**WHAT IS ASKED**
Rewrite the material below, changing every "closest" to "nearest" and keeping everything else the same.

+===+

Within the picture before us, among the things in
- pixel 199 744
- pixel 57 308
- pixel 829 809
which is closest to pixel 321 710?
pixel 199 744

+===+

**OUTPUT OF THE TASK**
Within the picture before us, among the things in
- pixel 199 744
- pixel 57 308
- pixel 829 809
which is nearest to pixel 321 710?
pixel 199 744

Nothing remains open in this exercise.